At their core, covariance and contravariance describe how subtyping relationships between types relate to subtyping relationships between related types. Let’s break that down:

Subtyping and the Substitution Principle: A type A is a subtype of type B if an instance of A can be substituted wherever an instance of B is expected. For example, in most object-oriented languages, Integer is a subtype of Number.
Related Types: These are types constructed from other types, like generic types. For example, List<Integer> and List<Number> are related types, both constructed using the List generic type.

Now, let’s define the key terms:

Covariance: If A is a subtype of B, then Container<A> is a subtype of Container<B>. The subtyping relationship “flows” in the same direction. Think of a List<Integer> being usable where a List<Number> is expected.
Contravariance: If A is a subtype of B, then Container<B> is a subtype of Container<A>. The subtyping relationship is reversed. A common example is a function: a function that accepts a Number can be used where a function accepting an Integer is expected.
Invariance: If A is a subtype of B, there’s no subtyping relationship between Container<A> and Container<B>. They are considered completely unrelated types.

Visualizing Variance

Think of it this way (where -> denotes a subtyping relationship):

Covariance: Integer -> Number implies Container<Integer> -> Container<Number>
Contravariance: Integer -> Number implies Container<Number> -> Container<Integer>
Invariance: Integer -> Number implies no relationship between Container<Integer> and Container<Number>

Generics and Variance: Why Should We Care?

Variance isn’t just an academic exercise. It has practical implications for how we design and use generic classes and interfaces:

Type Safety: Understanding variance helps prevent runtime type errors. Incorrectly assuming covariance or contravariance can lead to situations where you try to put an object of the wrong type into a collection or pass an incompatible argument to a method.
Flexibility: Variance, especially covariance, allows for more flexible and reusable code. You can write methods that operate on collections of a more general type while still accepting collections of more specific types.
API Design: When designing generic APIs, properly specifying variance is crucial for ensuring that your API is both type-safe and usable in a variety of contexts.

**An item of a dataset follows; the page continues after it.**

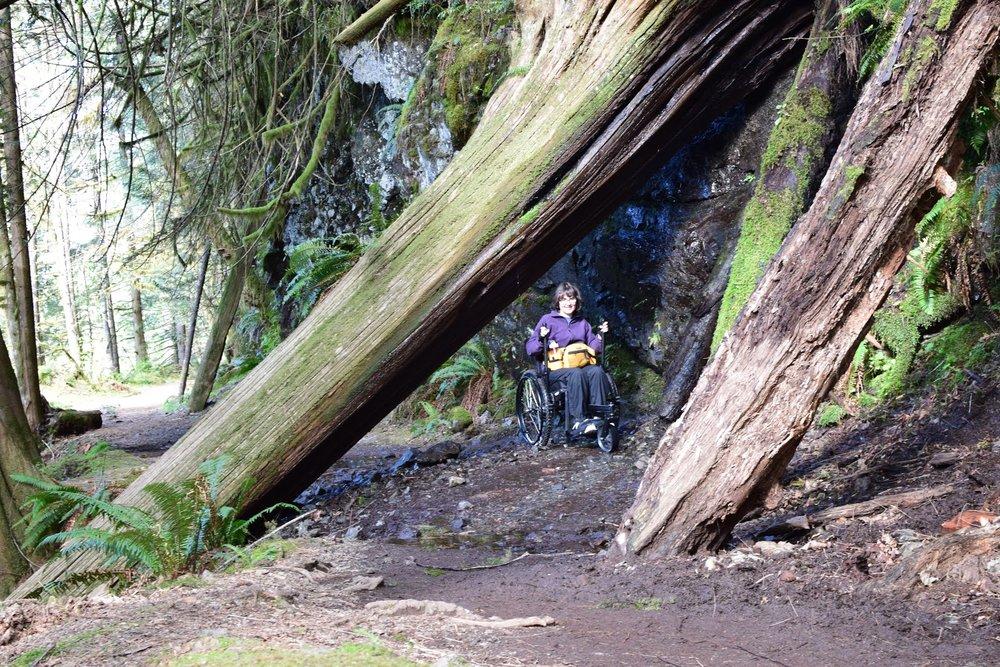 Western Washington Woods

Covariance and Contravariance in Java

Java: Use-Site Variance with Wildcards

Java employs use-site variance, meaning that variance is specified at the location where the generic type is used, i.e., where you create a variable, pass an argument, or specify a return type using the generic. In Java, we use wildcards (? extends T and ? super T) in these usage locations to indicate the desired variance.

? extends T (Covariance):

List<? extends Number> means a list of something that extends Number. The Number is the upper bound. You can safely read Number objects from it, but you can’t add anything (except null) because the compiler doesn’t know the exact type of elements allowed in the list.

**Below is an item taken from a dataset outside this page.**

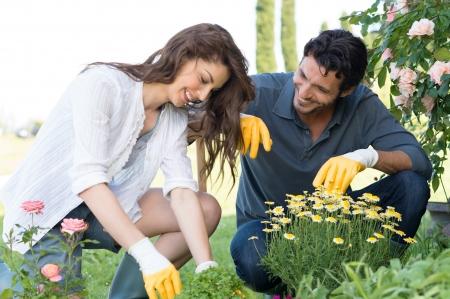 hombres trabajando: Retrato de la feliz pareja joven que toma cuidado de las plantas al aire libre en su jard�n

? super T (Contravariance):

List<? super Integer> means a list that can accept Integer or any of its supertypes. The Integer is the lower bound. You can safely add Integer objects (and any supertypes of Integer) to it, but you can only read them as Object because the specific type of the elements isn’t known at compile time.

T (Invariance):

List<Number> means a list that can accept and produce only Number objects.

What this implies:

The generic type declaration itself doesn’t have inherent variance. The same generic class can be used in a covariant, contravariant, or invariant manner depending on the specific context.

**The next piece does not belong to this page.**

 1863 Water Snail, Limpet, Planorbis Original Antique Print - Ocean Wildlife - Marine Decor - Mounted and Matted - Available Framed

Java: Covariance Example `? extends T`

Can read from the more generic type but cannot modify

// An upper bounded type restricts the collection to essentially read-only

 static void getNotPut(){
   List<? extends Number> numbers = List.of(1,2,3);  
   double dbl = sum(numbers); // Gets the values from the list
   // numbers.add(2.718);   compile-time error cannot put a value in the list
 }
 
 static double sum(Collection<? extends Number> nums) {
    double sum = 0;
    for (Number num : nums) {
      sum += num.doubleValue();
    }
    return sum;
  }

Java: Contravariance Example `? super T`

Can write to the generic type but reading is limited to Object

// A lower bounded type restricts the collection to essentially write-only

static putNotGet(){
  List<Object> objs = Arrays.asList(1, "two");
  List<? super Integer> ints = objs;
  ints.add(3); // ok can put a value in the list
  // double dbl2 = sum(ints);   compile-time error.  Can only get objects 
  String s = "";
  for(Object obj : ints){
    s += obj.toString();
   }    // 1two3
}

Java: Invariance

If neither wildcard is used, Java treats generic types as invariant. For instance, List<Number> and List<Integer> are entirely unrelated types, even if Integer is a subtype of Number.

The Get and Put Principle

Use an extends wildcard when you only get values out of a structure, use a super wildcard when you only put values in into a structure, and don’t use a wildcard when you both get and put

We can see these used together in the signature of a copy method

public static <T> void copy(List<? super T> destination, List<? extends T> source);

Java Arrays

In Java an Array behaves differently to a List in regard to subtyping. Array subtyping is covariant, meaning that type S[] is considered a subtype of T[] whenever S is a subtype of T.

  // Covariant Array
  Integer[] integers = new Integer[] {1,2,3};
  Number[] numbers = integers;
  // numbers[1] = 2.718   runtime ArrayStoreException
  
  // Covariant List
  List<Integer> intList = Arrays.asList(1,2,3);
  List<? extends Number> numList = intList;
  // numList.set(2, 2.718);  compile-time error

In contrast to Arrays, with Lists the problem is detected at compile time not runtime. The assignment violates the Get and Put principle.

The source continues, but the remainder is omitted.